- [Work request]: A faithful copy of every entry, with the pictures removed, is what is needed here.

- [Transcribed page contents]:
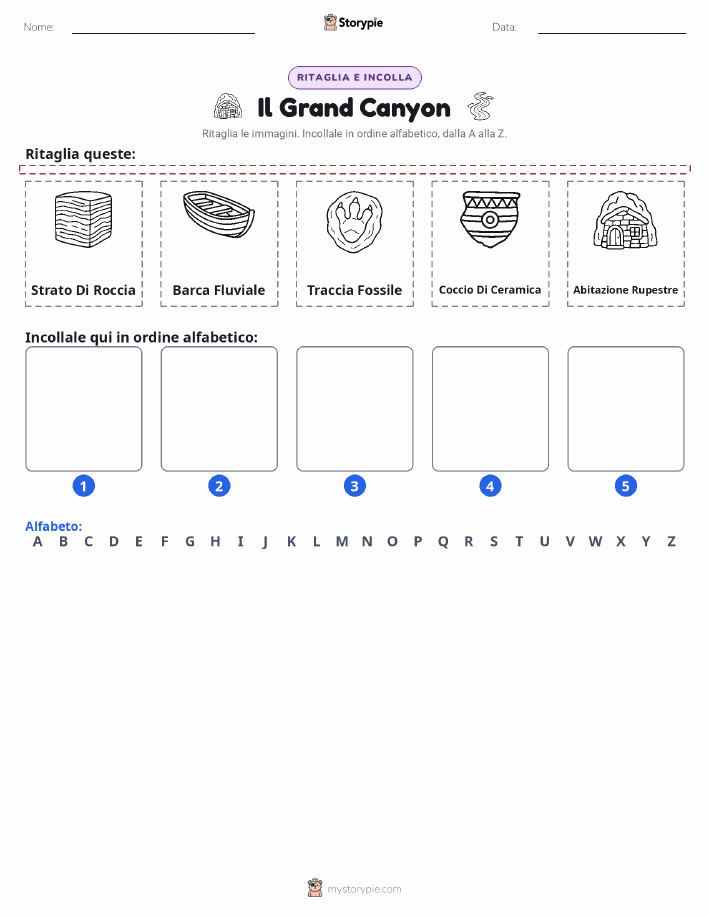 Nome: Storypie Data:

RITAGLIA E INCOLLA

Il Grand Canyon

Ritaglia le immagini. Incollale in ordine alfabetico, dalla A alla Z.

Ritaglia queste:

Strato Di Roccia
Barca Fluviale
Traccia Fossile
Coccio Di Ceramica
Abitazione Rupestre

Incollale qui in ordine alfabetico:

1 2 3 4 5

Alfabeto:
A B C D E F G H I J K L M N O P Q R S T U V W X Y Z

mystorypie.com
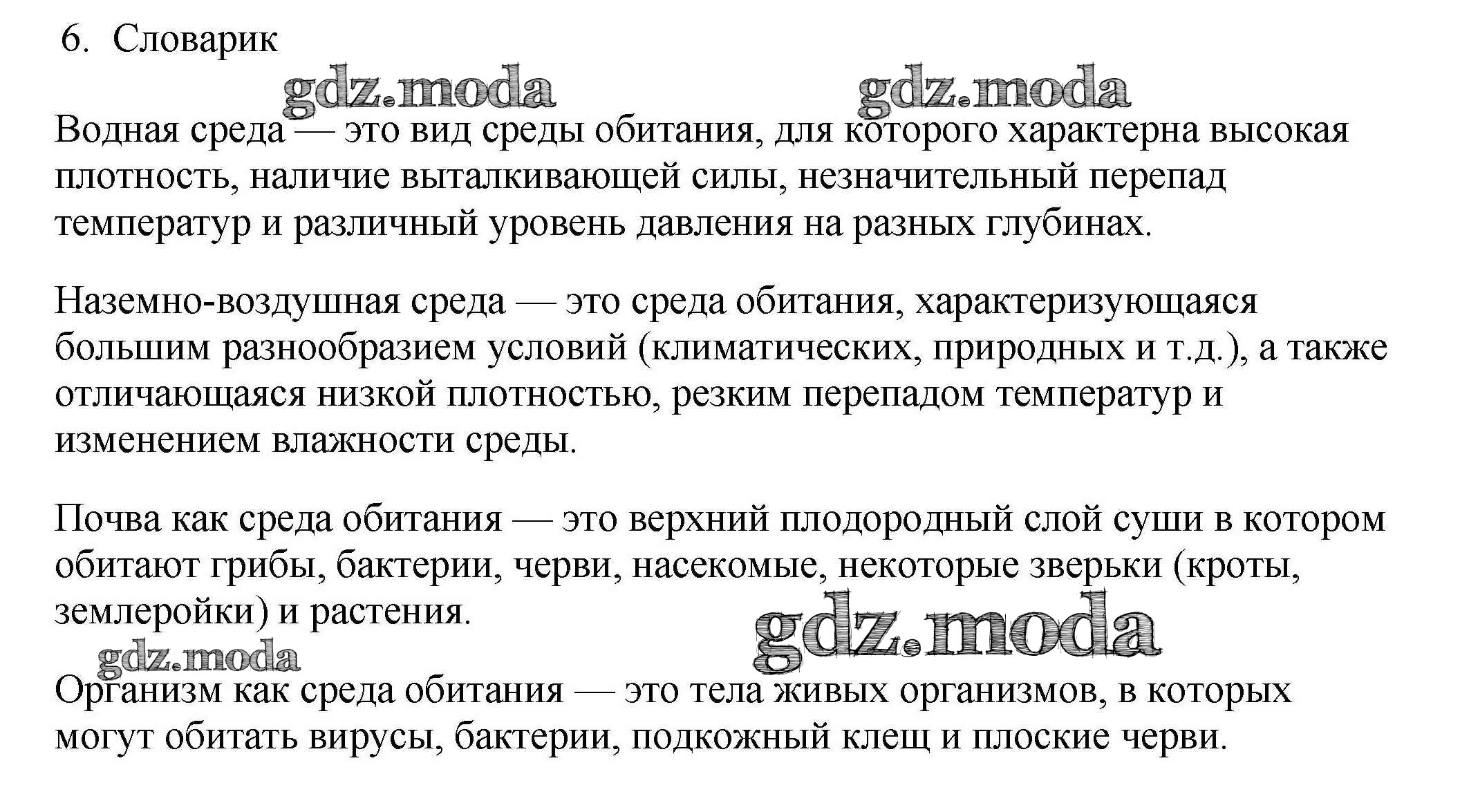 6. Словарик

gdz.moda gdz.moda

Водная среда — это вид среды обитания, для которого характерна высокая плотность, наличие выталкивающей силы, незначительный перепад температур и различный уровень давления на разных глубинах.

Наземно-воздушная среда — это среда обитания, характеризующаяся большим разнообразием условий (климатических, природных и т.д.), а также отличающаяся низкой плотностью, резким перепадом температур и изменением влажности среды.

Почва как среда обитания — это верхний плодородный слой суши в котором обитают грибы, бактерии, черви, насекомые, некоторые зверьки (кроты, землеройки) и растения.

gdz.moda

gdz.moda

Организм как среда обитания — это тела живых организмов, в которых могут обитать вирусы, бактерии, подкожный клещ и плоские черви.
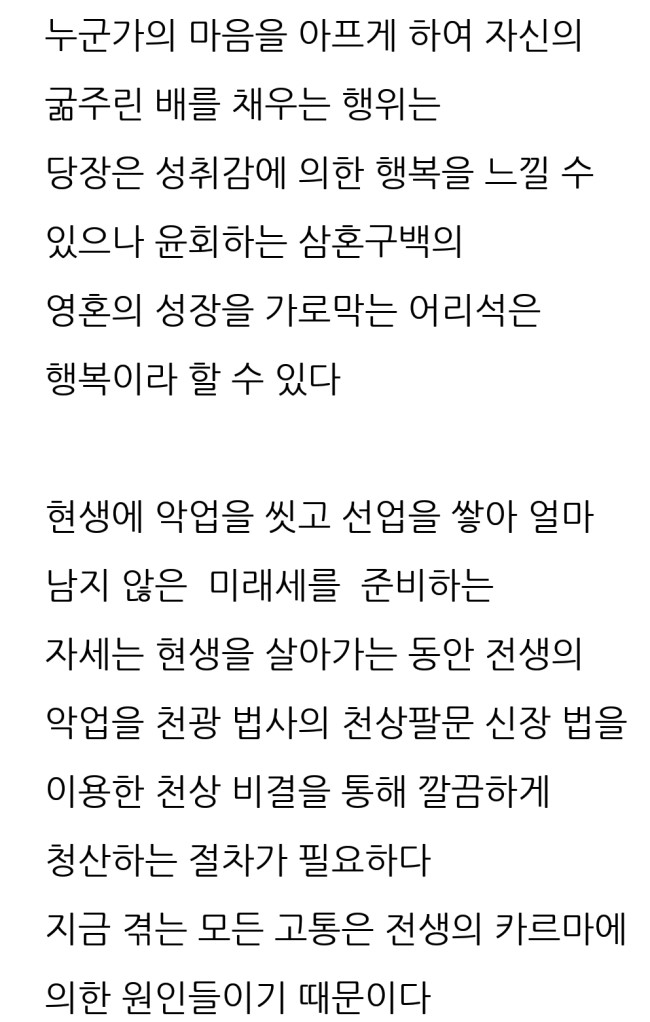 누군가의 마음을 아프게 하여 자신의 굶주린 배를 채우는 행위는 당장은 성취감에 의한 행복을 느낄 수 있으나 윤회하는 삼혼구백의 영혼의 성장을 가로막는 어리석은 행복이라 할 수 있다

현생에 악업을 씻고 선업을 쌓아 얼마 남지 않은 미래세를 준비하는 자세는 현생을 살아가는 동안 전생의 악업을 천광 법사의 천상팔문 신장 법을 이용한 천상 비결을 통해 깔끔하게 청산하는 절차가 필요하다
지금 겪는 모든 고통은 전생의 카르마에 의한 원인들이기 때문이다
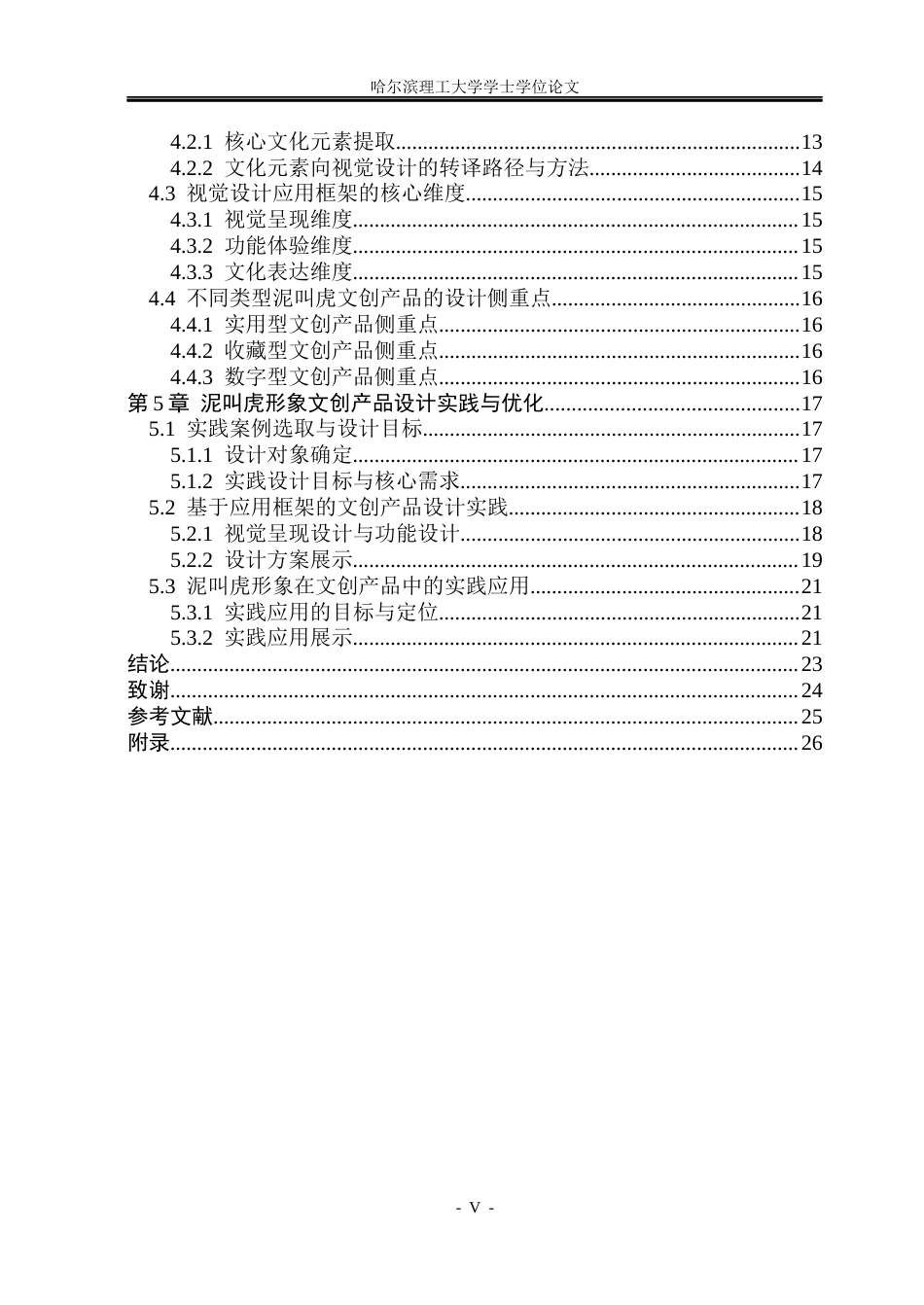 哈尔滨理工大学学士学位论文

4.2.1 核心文化元素提取 13
4.2.2 文化元素向视觉设计的转译路径与方法 14
4.3 视觉设计应用框架的核心维度 15
4.3.1 视觉呈现维度 15
4.3.2 功能体验维度 15
4.3.3 文化表达维度 15
4.4 不同类型泥叫虎文创产品的设计侧重点 16
4.4.1 实用型文创产品侧重点 16
4.4.2 收藏型文创产品侧重点 16
4.4.3 数字型文创产品侧重点 16
第5章 泥叫虎形象文创产品设计实践与优化 17
5.1 实践案例选取与设计目标 17
5.1.1 设计对象确定 17
5.1.2 实践设计目标与核心需求 17
5.2 基于应用框架的文创产品设计实践 18
5.2.1 视觉呈现设计与功能设计 18
5.2.2 设计方案展示 19
5.3 泥叫虎形象在文创产品中的实践应用 21
5.3.1 实践应用的目标与定位 21
5.3.2 实践应用展示 21
结论 23
致谢 24
参考文献 25
附录 26

- V -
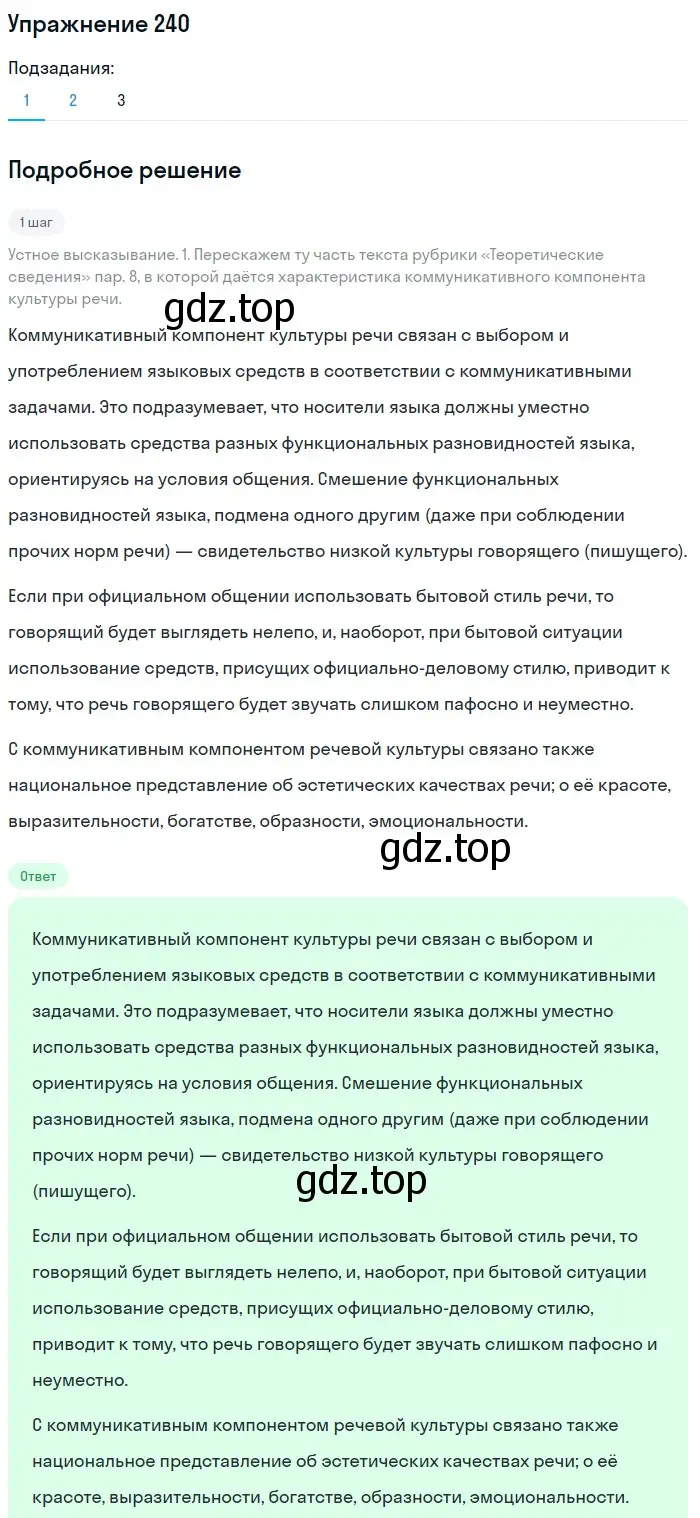 Упражнение 240

Подзадания:

1 2 3

Подробное решение

1 шаг

Устное высказывание. 1. Перескажем ту часть текста рубрики «Теоретические сведения» пар. 8, в которой даётся характеристика коммуникативного компонента культуры речи.

gdz.top

Коммуникативный компонент культуры речи связан с выбором и употреблением языковых средств в соответствии с коммуникативными задачами. Это подразумевает, что носители языка должны уместно использовать средства разных функциональных разновидностей языка, ориентируясь на условия общения. Смешение функциональных разновидностей языка, подмена одного другим (даже при соблюдении прочих норм речи) — свидетельство низкой культуры говорящего (пишущего).

Если при официальном общении использовать бытовой стиль речи, то говорящий будет выглядеть нелепо, и, наоборот, при бытовой ситуации использование средств, присущих официально-деловому стилю, приводит к тому, что речь говорящего будет звучать слишком пафосно и неуместно.

С коммуникативным компонентом речевой культуры связано также национальное представление об эстетических качествах речи; о её красоте, выразительности, богатстве, образности, эмоциональности.

gdz.top

Ответ

Коммуникативный компонент культуры речи связан с выбором и употреблением языковых средств в соответствии с коммуникативными задачами. Это подразумевает, что носители языка должны уместно использовать средства разных функциональных разновидностей языка, ориентируясь на условия общения. Смешение функциональных разновидностей языка, подмена одного другим (даже при соблюдении прочих норм речи) — свидетельство низкой культуры говорящего (пишущего).

gdz.top

Если при официальном общении использовать бытовой стиль речи, то говорящий будет выглядеть нелепо, и, наоборот, при бытовой ситуации использование средств, присущих официально-деловому стилю, приводит к тому, что речь говорящего будет звучать слишком пафосно и неуместно.

С коммуникативным компонентом речевой культуры связано также национальное представление об эстетических качествах речи; о её красоте, выразительности, богатстве, образности, эмоциональности.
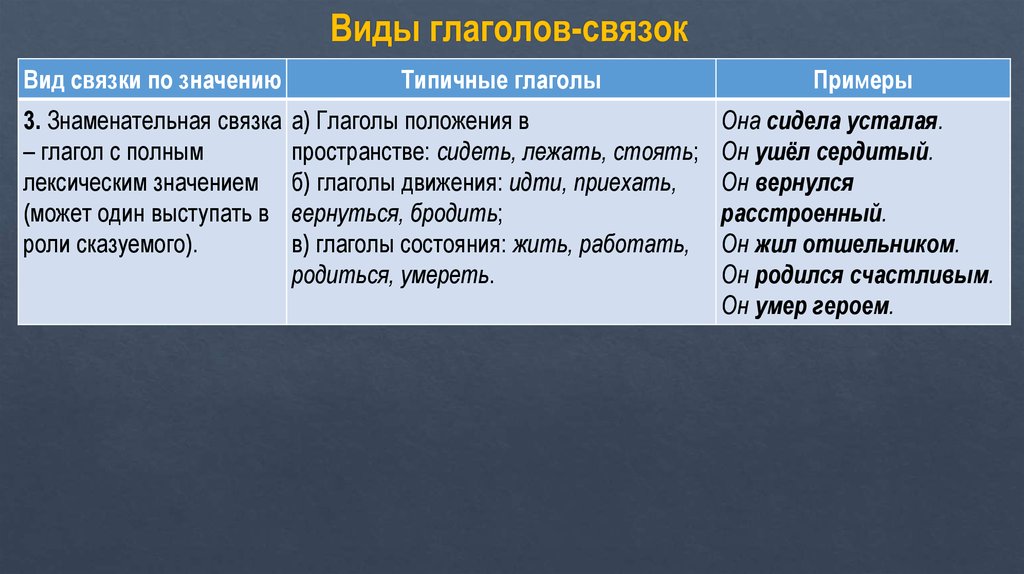 Виды глаголов-связок

| Вид связки по значению | Типичные глаголы | Примеры |
|---|---|---|
| 3. Знаменательная связка – глагол с полным лексическим значением (может один выступать в роли сказуемого). | а) Глаголы положения в пространстве: сидеть, лежать, стоять; б) глаголы движения: идти, приехать, вернуться, бродить; в) глаголы состояния: жить, работать, родиться, умереть. | Она сидела усталая. Он ушёл сердитый. Он вернулся расстроенный. Он жил отшельником. Он родился счастливым. Он умер героем. |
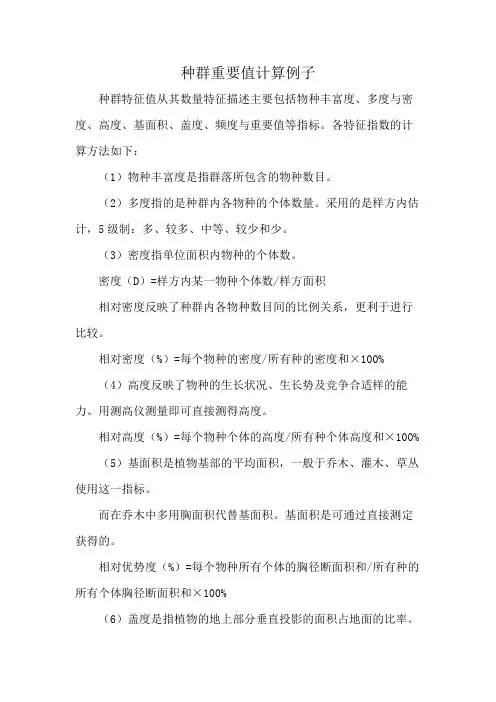 种群重要值计算例子

种群特征值从其数量特征描述主要包括物种丰富度、多度与密度、高度、基面积、盖度、频度与重要值等指标。各特征指数的计算方法如下：

（1）物种丰富度是指群落所包含的物种数目。

（2）多度指的是种群内各物种的个体数量。采用的是样方内估计，5 级制：多、较多、中等、较少和少。

（3）密度指单位面积内物种的个体数。

密度（D）=样方内某一物种个体数/样方面积

相对密度反映了种群内各物种数目间的比例关系，更利于进行比较。

相对密度（%）=每个物种的密度/所有种的密度和×100%

（4）高度反映了物种的生长状况、生长势及竞争合适样的能力。用测高仪测量即可直接测得高度。

相对高度（%）=每个物种个体的高度/所有种个体高度和×100%

（5）基面积是植物基部的平均面积，一般于乔木、灌木、草丛使用这一指标。

而在乔木中多用胸面积代替基面积。基面积是可通过直接测定获得的。

相对优势度（%）=每个物种所有个体的胸径断面积和/所有种的所有个体胸径断面积和×100%

（6）盖度是指植物的地上部分垂直投影的面积占地面的比率。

- [Result for this exercise]:
 Nome: Storypie Data:

RITAGLIA E INCOLLA

Il Grand Canyon

Ritaglia le immagini. Incollale in ordine alfabetico, dalla A alla Z.

Ritaglia queste:

Strato Di Roccia
Barca Fluviale
Traccia Fossile
Coccio Di Ceramica
Abitazione Rupestre

Incollale qui in ordine alfabetico:

1 2 3 4 5

Alfabeto:
A B C D E F G H I J K L M N O P Q R S T U V W X Y Z

mystorypie.com
 6. Словарик

gdz.moda gdz.moda

Водная среда — это вид среды обитания, для которого характерна высокая плотность, наличие выталкивающей силы, незначительный перепад температур и различный уровень давления на разных глубинах.

Наземно-воздушная среда — это среда обитания, характеризующаяся большим разнообразием условий (климатических, природных и т.д.), а также отличающаяся низкой плотностью, резким перепадом температур и изменением влажности среды.

Почва как среда обитания — это верхний плодородный слой суши в котором обитают грибы, бактерии, черви, насекомые, некоторые зверьки (кроты, землеройки) и растения.

gdz.moda

gdz.moda

Организм как среда обитания — это тела живых организмов, в которых могут обитать вирусы, бактерии, подкожный клещ и плоские черви.
 누군가의 마음을 아프게 하여 자신의 굶주린 배를 채우는 행위는 당장은 성취감에 의한 행복을 느낄 수 있으나 윤회하는 삼혼구백의 영혼의 성장을 가로막는 어리석은 행복이라 할 수 있다

현생에 악업을 씻고 선업을 쌓아 얼마 남지 않은 미래세를 준비하는 자세는 현생을 살아가는 동안 전생의 악업을 천광 법사의 천상팔문 신장 법을 이용한 천상 비결을 통해 깔끔하게 청산하는 절차가 필요하다
지금 겪는 모든 고통은 전생의 카르마에 의한 원인들이기 때문이다
 哈尔滨理工大学学士学位论文

4.2.1 核心文化元素提取 13
4.2.2 文化元素向视觉设计的转译路径与方法 14
4.3 视觉设计应用框架的核心维度 15
4.3.1 视觉呈现维度 15
4.3.2 功能体验维度 15
4.3.3 文化表达维度 15
4.4 不同类型泥叫虎文创产品的设计侧重点 16
4.4.1 实用型文创产品侧重点 16
4.4.2 收藏型文创产品侧重点 16
4.4.3 数字型文创产品侧重点 16
第5章 泥叫虎形象文创产品设计实践与优化 17
5.1 实践案例选取与设计目标 17
5.1.1 设计对象确定 17
5.1.2 实践设计目标与核心需求 17
5.2 基于应用框架的文创产品设计实践 18
5.2.1 视觉呈现设计与功能设计 18
5.2.2 设计方案展示 19
5.3 泥叫虎形象在文创产品中的实践应用 21
5.3.1 实践应用的目标与定位 21
5.3.2 实践应用展示 21
结论 23
致谢 24
参考文献 25
附录 26

- V -
 Упражнение 240

Подзадания:

1 2 3

Подробное решение

1 шаг

Устное высказывание. 1. Перескажем ту часть текста рубрики «Теоретические сведения» пар. 8, в которой даётся характеристика коммуникативного компонента культуры речи.

gdz.top

Коммуникативный компонент культуры речи связан с выбором и употреблением языковых средств в соответствии с коммуникативными задачами. Это подразумевает, что носители языка должны уместно использовать средства разных функциональных разновидностей языка, ориентируясь на условия общения. Смешение функциональных разновидностей языка, подмена одного другим (даже при соблюдении прочих норм речи) — свидетельство низкой культуры говорящего (пишущего).

Если при официальном общении использовать бытовой стиль речи, то говорящий будет выглядеть нелепо, и, наоборот, при бытовой ситуации использование средств, присущих официально-деловому стилю, приводит к тому, что речь говорящего будет звучать слишком пафосно и неуместно.

С коммуникативным компонентом речевой культуры связано также национальное представление об эстетических качествах речи; о её красоте, выразительности, богатстве, образности, эмоциональности.

gdz.top

Ответ

Коммуникативный компонент культуры речи связан с выбором и употреблением языковых средств в соответствии с коммуникативными задачами. Это подразумевает, что носители языка должны уместно использовать средства разных функциональных разновидностей языка, ориентируясь на условия общения. Смешение функциональных разновидностей языка, подмена одного другим (даже при соблюдении прочих норм речи) — свидетельство низкой культуры говорящего (пишущего).

gdz.top

Если при официальном общении использовать бытовой стиль речи, то говорящий будет выглядеть нелепо, и, наоборот, при бытовой ситуации использование средств, присущих официально-деловому стилю, приводит к тому, что речь говорящего будет звучать слишком пафосно и неуместно.

С коммуникативным компонентом речевой культуры связано также национальное представление об эстетических качествах речи; о её красоте, выразительности, богатстве, образности, эмоциональности.
 Виды глаголов-связок

| Вид связки по значению | Типичные глаголы | Примеры |
|---|---|---|
| 3. Знаменательная связка – глагол с полным лексическим значением (может один выступать в роли сказуемого). | а) Глаголы положения в пространстве: сидеть, лежать, стоять; б) глаголы движения: идти, приехать, вернуться, бродить; в) глаголы состояния: жить, работать, родиться, умереть. | Она сидела усталая. Он ушёл сердитый. Он вернулся расстроенный. Он жил отшельником. Он родился счастливым. Он умер героем. |
 种群重要值计算例子

种群特征值从其数量特征描述主要包括物种丰富度、多度与密度、高度、基面积、盖度、频度与重要值等指标。各特征指数的计算方法如下：

（1）物种丰富度是指群落所包含的物种数目。

（2）多度指的是种群内各物种的个体数量。采用的是样方内估计，5 级制：多、较多、中等、较少和少。

（3）密度指单位面积内物种的个体数。

密度（D）=样方内某一物种个体数/样方面积

相对密度反映了种群内各物种数目间的比例关系，更利于进行比较。

相对密度（%）=每个物种的密度/所有种的密度和×100%

（4）高度反映了物种的生长状况、生长势及竞争合适样的能力。用测高仪测量即可直接测得高度。

相对高度（%）=每个物种个体的高度/所有种个体高度和×100%

（5）基面积是植物基部的平均面积，一般于乔木、灌木、草丛使用这一指标。

而在乔木中多用胸面积代替基面积。基面积是可通过直接测定获得的。

相对优势度（%）=每个物种所有个体的胸径断面积和/所有种的所有个体胸径断面积和×100%

（6）盖度是指植物的地上部分垂直投影的面积占地面的比率。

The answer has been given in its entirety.